We arrive now at the second reason for this photo’s much-deserved award-winning status: its timing and the positions of all the players involved. As we all know, Kawhi’s shot didn’t just go in — it went comically high through the air, hit the rim, and then bounced four times before going through the net. In that time, the game clock expired, the buzzer sounded, and the players on the court managed to change their positions to gain a better vantage point on what was about to occur. For Kawhi, that meant going into a squat. For Embiid, that meant peering towards the net and into his own terrible future. For Ben Simmons, already undone by defeat, it meant staring regally off into the middle distance.
But we’re not done yet. There are also the players who weren’t in the game at that moment to consider here. Look at Fred VanVleet, coiled like a spring; or how about Norman Powell ready to explode; then there are the deeper bench players — Eric Moreland beside himself, Jodie Meeks and Patrick McCaw ready to believe, Jeremy Lin in something of a Doubting Thomas condition, joining Danny Green and Malcolm Miller in complete mystification. The dichotomy of the experience of the Shot is perhaps best summarized by two specific players though: OG Anunoby and Jordan Loyd. For the former, we see a facial expression approaching something close to disgust — like, how could this shot go in, it feels impossible, we’d best prepare for overtime and maybe even defeat. For the latter, however, we get a look and pose of totally unrestrained euphoria. Loyd is the man in the painting who is about to ascend into heaven.
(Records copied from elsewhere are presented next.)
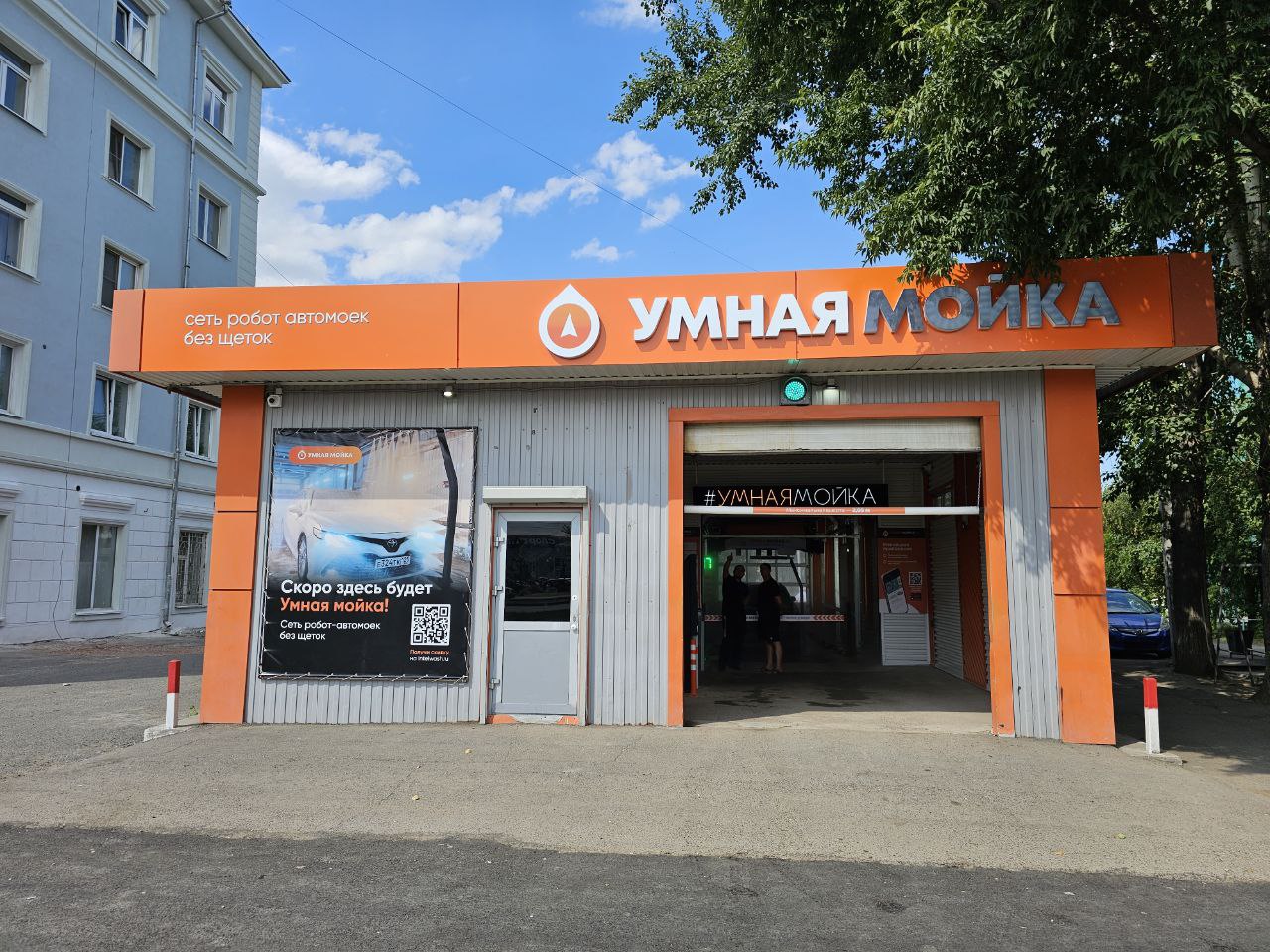 Умная мойка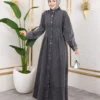 رمادي فومية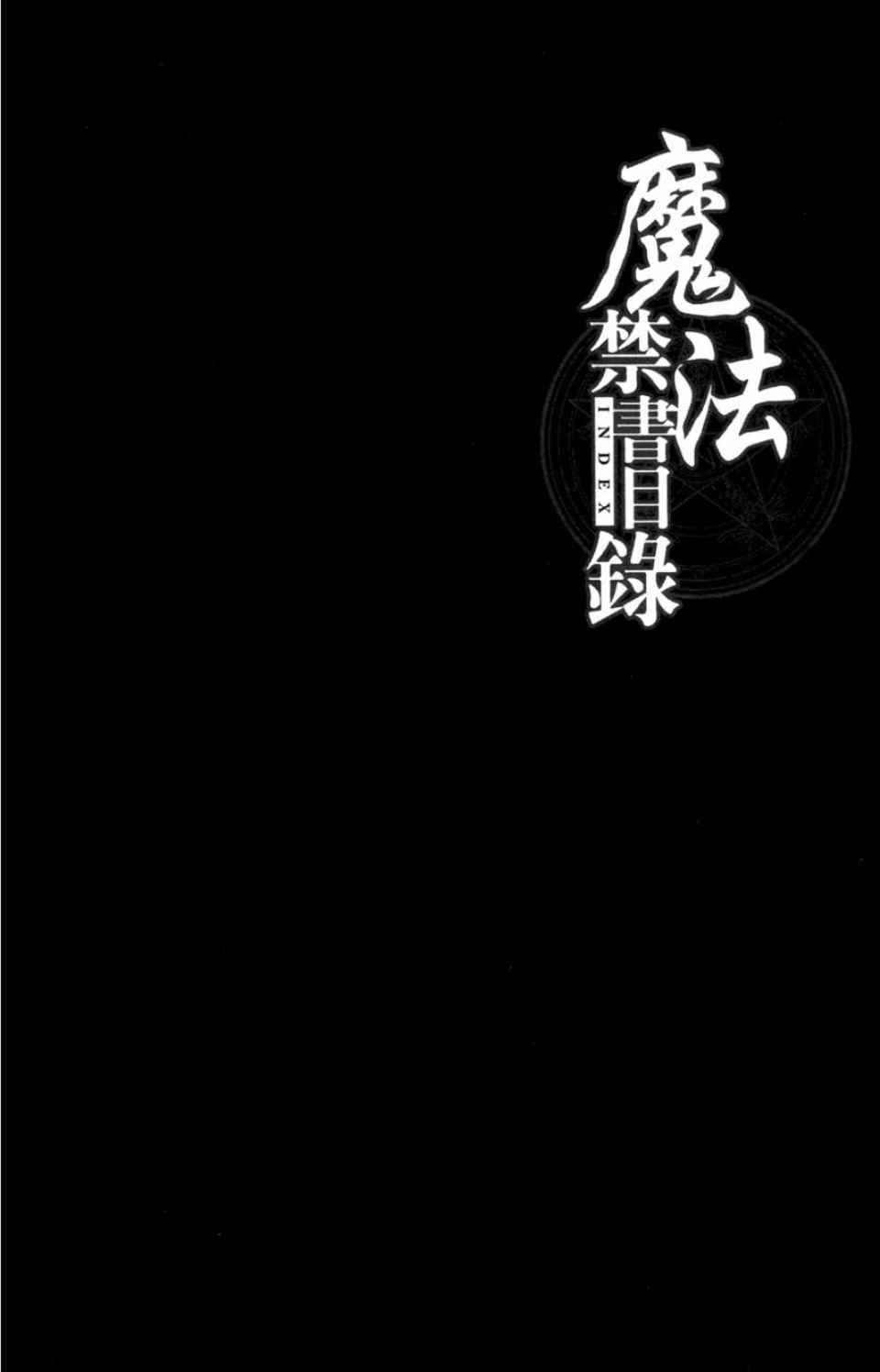 《魔法禁书目录》漫画 魔法书目录03卷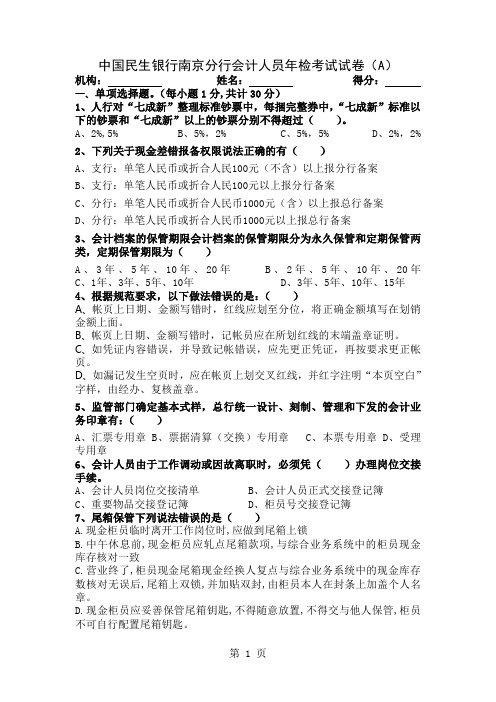 会计人员年检考试(4月9日)--对私(1)共11页文档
Before we move on, there are a few other Raptors-related details worth mentioning here. We’d be remiss in not noting Sergio Scariolo’s actual Renaissance-ready pose, a man looking and playing the part all at once; drape him in a cloak and he’s ready for 16th century. There are also the gap-mounted stares of staffers Jon Goodwillie and Jeremy Castleberry. And last but not least, shout out to the locker room man known to me only as Gus, who appears to almost be addressing a concern or question to assistant coach Jim Sann. What timing!
Finally, we turn our eyes to the crowd, the lucky denizens of Toronto fortunate enough to sit that close to the action during an historic Raptors game. The looks on these faces run the gamut of human experience. There are people gazing off in terror at the big screen over the court; there are some trying to capture the moment via their phone camera (please leave that to the pros, ma’am); there are the two security guards who have absolutely forgetten themselves and their position; there is joy, misery, uncertainty, confusion, and everything in between captured in exactly this split second of time.
In that, Blinch’s photograph truly is a work of art and deserving of each and every award it happens to win. Thanks to the photo’s existence, we can forevermore look back and think of how amazing it was for Kawhi’s shot — The Shot — to go in. We can remember how amazing it felt for the Raptors, for Toronto, for the very concept of basketball history itself. And we’ll always remember those people involved, the great players and teammates, the personalities, and the emotions at play in the moment.
(And yes, that includes the face of Jim Treliving, of CBC’s Dragon’s Den and the owner of Boston Pizza, who looks like he’d rather be somewhere else. Please remove this man from the public square for all time.)